* [TO DO]:
1) Which input cell labels, such as "In [46]:", appear in the notebook excerpt below? List every one.
2) Update the notebook excerpt below. Write it out again from "# return largest" through "all_directions = dict()", inclusive, with every "ranking" changed to "rank_list".

— Start TEXT EXCERPT —

2024-11-30 18:00:12.812453: I tensorflow/core/platform/cpu_feature_guard.cc:182] This TensorFlow binary is optimized to use available CPU instructions in performance-critical operations.
To enable the following instructions: SSE4.1 SSE4.2 AVX AVX2 FMA, in other operations, rebuild TensorFlow with the appropriate compiler flags.


In [46]:
# TEST
text = "I don't believe in climate change"
inputs = pol_dir_tokenizer(text, return_tensors="pt")
labels = torch.tensor([0])
outputs = pol_dir_model(**inputs, labels=labels)
loss, logits = outputs[:2]
print(logits.softmax(dim=-1)[0].tolist())

[0.24744857847690582, 0.17667832970619202, 0.5758731365203857]


In [47]:
# compute highest direction score and label for given text
def get_direction_label_score(text):
    inputs = pol_dir_tokenizer(text, return_tensors="pt", max_length=512, truncation=True)
    labels = torch.tensor([0])
    outputs = pol_dir_model(**inputs, labels=labels)
    loss, logits = outputs[:2]

    # ranking = list of labels in decreasing order of direction score
    scores = logits.softmax(dim=-1)[0].tolist()
    ranking = np.argsort(logits.softmax(dim=-1)[0].tolist())[::-1]

    # return largest score and the associated sentiment
    l = dir_map[ranking[0]]
    s = scores[ranking[0]]
    return l, s

In [48]:
#TEST
get_direction_label_score("trans lives matter")

('left', 0.4164985120296478)

In [49]:
def get_direction_scores_grouped_posts(grouped_posts):
    all_directions = dict()
    
    for k in grouped_posts.keys():
        all_directions[k] = dict()
        
        for topic in grouped_posts[k].keys():
            all_directions[k][topic] = dict()
            topic_data = {
                'left': {},
                'center': {},
                'right': {},
            }

            for post in grouped_posts[k][topic]:
                direction, score = get_direction_label_score(post)

— End TEXT EXCERPT —
— Start DATA SHOWN —

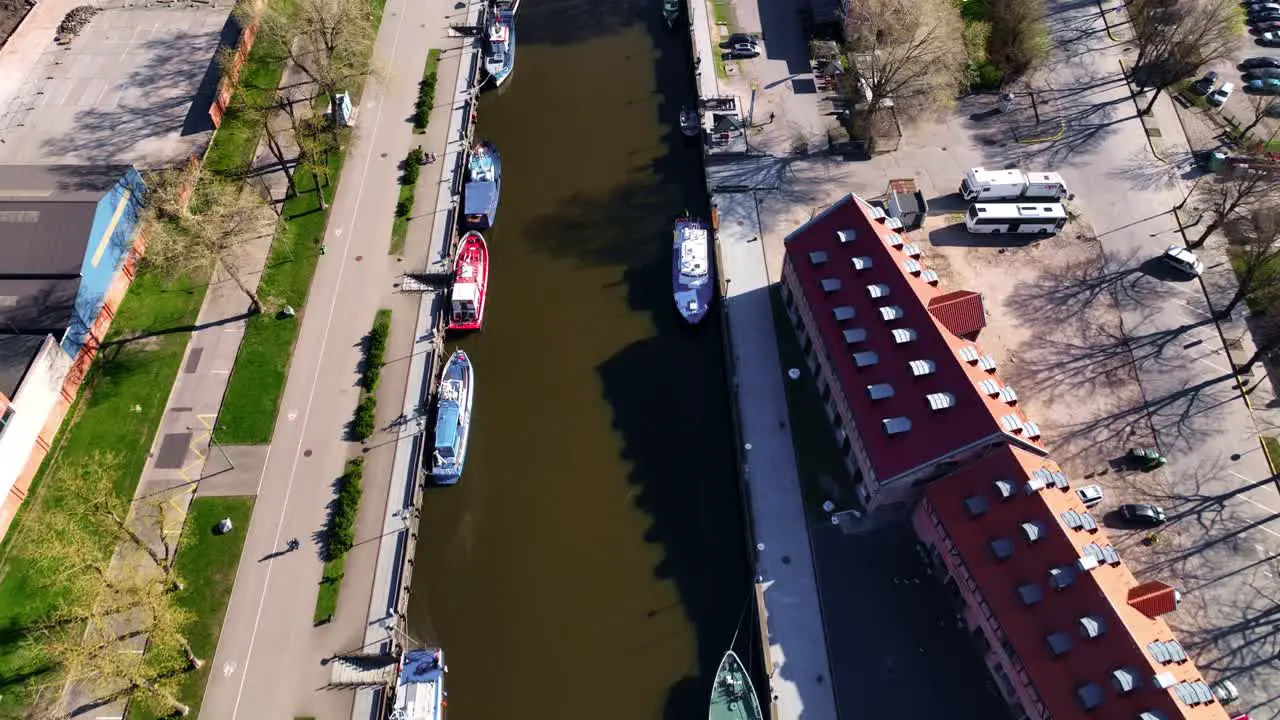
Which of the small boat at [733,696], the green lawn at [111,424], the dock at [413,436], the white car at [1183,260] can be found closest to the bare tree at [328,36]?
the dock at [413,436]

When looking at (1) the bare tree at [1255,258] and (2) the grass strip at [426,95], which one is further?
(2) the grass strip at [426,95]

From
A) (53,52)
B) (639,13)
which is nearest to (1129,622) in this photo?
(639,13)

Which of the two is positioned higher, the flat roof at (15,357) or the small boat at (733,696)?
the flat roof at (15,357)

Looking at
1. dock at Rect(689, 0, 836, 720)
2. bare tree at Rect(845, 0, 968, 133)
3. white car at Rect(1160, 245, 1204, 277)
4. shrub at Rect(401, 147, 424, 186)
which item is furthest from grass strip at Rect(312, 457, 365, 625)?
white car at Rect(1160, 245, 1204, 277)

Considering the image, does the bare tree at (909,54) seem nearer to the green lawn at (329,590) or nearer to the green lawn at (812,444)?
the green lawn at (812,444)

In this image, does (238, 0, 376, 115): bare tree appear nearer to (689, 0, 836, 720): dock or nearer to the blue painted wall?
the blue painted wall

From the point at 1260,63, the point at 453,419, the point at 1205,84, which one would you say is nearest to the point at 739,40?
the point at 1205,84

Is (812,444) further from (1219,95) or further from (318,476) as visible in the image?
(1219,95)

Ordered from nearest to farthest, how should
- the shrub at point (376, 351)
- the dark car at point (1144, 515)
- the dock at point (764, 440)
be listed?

— End DATA SHOWN —

* [RESULTS FOR THE EXERCISE]:
1)
In [46]:
In [47]:
In [48]:
In [49]:

2)
# return largest score and the associated sentiment
    l = dir_map[rank_list[0]]
    s = scores[rank_list[0]]
    return l, s

In [48]:
#TEST
get_direction_label_score("trans lives matter")

('left', 0.4164985120296478)

In [49]:
def get_direction_scores_grouped_posts(grouped_posts):
    all_directions = dict()